New Orleans airport to no longer have the blues.
06 December, 2017
2 min read


Flyers frequenting Louis Armstrong New Orleans International Airport have suffered a long wait for the airport’s entry into the 21st Century.
For years, MSY (that’s the airport code) has been saddled with a nondescript set-up but now a dramatic terminal lies just over the horizon.
Scheduled to be up and running in a little over a year from now, the airport’s new 35-gate North Terminal is an architectural gem.
Centerpiece of a $US993.7-million capital improvement program, the project also funds a much-needed “flyover” access to Interstate Highway 10, a major ground artery in the Crescent City.
New Orleans airport has rebounded beautifully from the ravages of 2005’s Hurricane Katrina, which submerged much of this low-lying city.
In the wake of the storm, MSY served as a medical facility, treating victims of Katrina. It also acted as the city’s lifeline to the rest of the world.
Those dark days are history now. In 2016, New Orleans, the 37th-busiest airport in North America according to Airport Council International-North America, handled a record 11.1-million passengers.
In 2017, MSY added a pair of groundbreaking international flights: British Airways nonstop to London Heathrow and Condor nonstop to Frankfurt.
The increased passenger count, and associated new international service, underscored just how sorely a new terminal was needed.

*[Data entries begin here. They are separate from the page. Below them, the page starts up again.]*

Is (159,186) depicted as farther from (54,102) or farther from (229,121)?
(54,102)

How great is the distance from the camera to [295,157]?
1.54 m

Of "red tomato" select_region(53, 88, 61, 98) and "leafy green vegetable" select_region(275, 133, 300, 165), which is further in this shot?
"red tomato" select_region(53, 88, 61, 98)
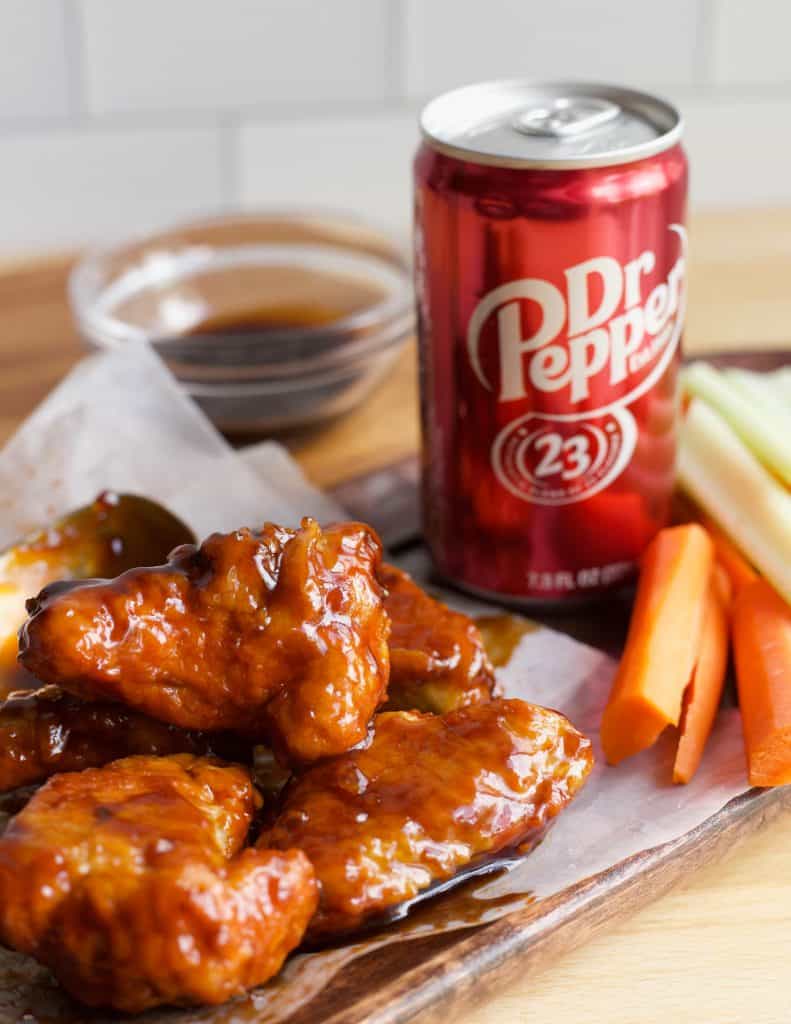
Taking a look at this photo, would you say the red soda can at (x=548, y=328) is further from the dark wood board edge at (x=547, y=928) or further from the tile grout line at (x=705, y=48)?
the tile grout line at (x=705, y=48)

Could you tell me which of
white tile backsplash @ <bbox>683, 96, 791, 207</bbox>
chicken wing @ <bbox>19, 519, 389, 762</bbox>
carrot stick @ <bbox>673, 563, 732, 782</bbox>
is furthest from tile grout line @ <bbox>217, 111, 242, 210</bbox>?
chicken wing @ <bbox>19, 519, 389, 762</bbox>

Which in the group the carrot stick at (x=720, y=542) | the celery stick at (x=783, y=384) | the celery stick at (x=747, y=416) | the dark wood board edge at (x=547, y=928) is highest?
the celery stick at (x=747, y=416)

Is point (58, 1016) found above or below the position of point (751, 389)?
below

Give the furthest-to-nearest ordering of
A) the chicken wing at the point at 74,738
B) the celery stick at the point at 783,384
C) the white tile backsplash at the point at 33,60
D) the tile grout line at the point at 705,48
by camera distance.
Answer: the tile grout line at the point at 705,48, the white tile backsplash at the point at 33,60, the celery stick at the point at 783,384, the chicken wing at the point at 74,738

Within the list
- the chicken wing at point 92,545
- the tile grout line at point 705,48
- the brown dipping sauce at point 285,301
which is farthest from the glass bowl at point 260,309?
the tile grout line at point 705,48

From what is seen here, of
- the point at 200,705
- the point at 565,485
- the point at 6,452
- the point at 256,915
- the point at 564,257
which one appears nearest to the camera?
the point at 256,915

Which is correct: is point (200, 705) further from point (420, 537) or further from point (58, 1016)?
point (420, 537)

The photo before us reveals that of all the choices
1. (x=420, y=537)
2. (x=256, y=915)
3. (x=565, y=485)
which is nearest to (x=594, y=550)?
(x=565, y=485)
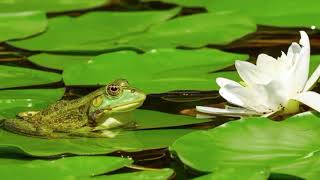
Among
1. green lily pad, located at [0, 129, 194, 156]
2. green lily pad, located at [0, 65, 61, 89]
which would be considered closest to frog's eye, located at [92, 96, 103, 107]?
green lily pad, located at [0, 129, 194, 156]

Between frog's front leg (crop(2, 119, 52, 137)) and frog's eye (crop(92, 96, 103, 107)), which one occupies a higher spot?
frog's eye (crop(92, 96, 103, 107))

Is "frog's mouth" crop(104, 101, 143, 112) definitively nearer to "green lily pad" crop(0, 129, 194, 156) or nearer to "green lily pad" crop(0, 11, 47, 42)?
"green lily pad" crop(0, 129, 194, 156)

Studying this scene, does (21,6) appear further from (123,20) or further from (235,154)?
(235,154)

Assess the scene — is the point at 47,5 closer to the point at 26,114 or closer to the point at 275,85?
the point at 26,114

Among the features of North Terminal will be a consolidated security checkpoint, the better to ease connections and process passengers. A new parking garage is also in the works.
According to an MSY release, passengers “should feel the spirit of New Orleans in the North Terminal through the sights, smells and sounds that reverberate” in the city. This AirlineRatings reporter can attest to the sights and smells part, at least in the old terminal.
Electric golf carts rigged with bars in the back used to greet incoming flights, whetting the appetite for one of the world’s great culinary cities.
North Terminal is set to open in February 2019, perhaps just in time for Mardis Gras.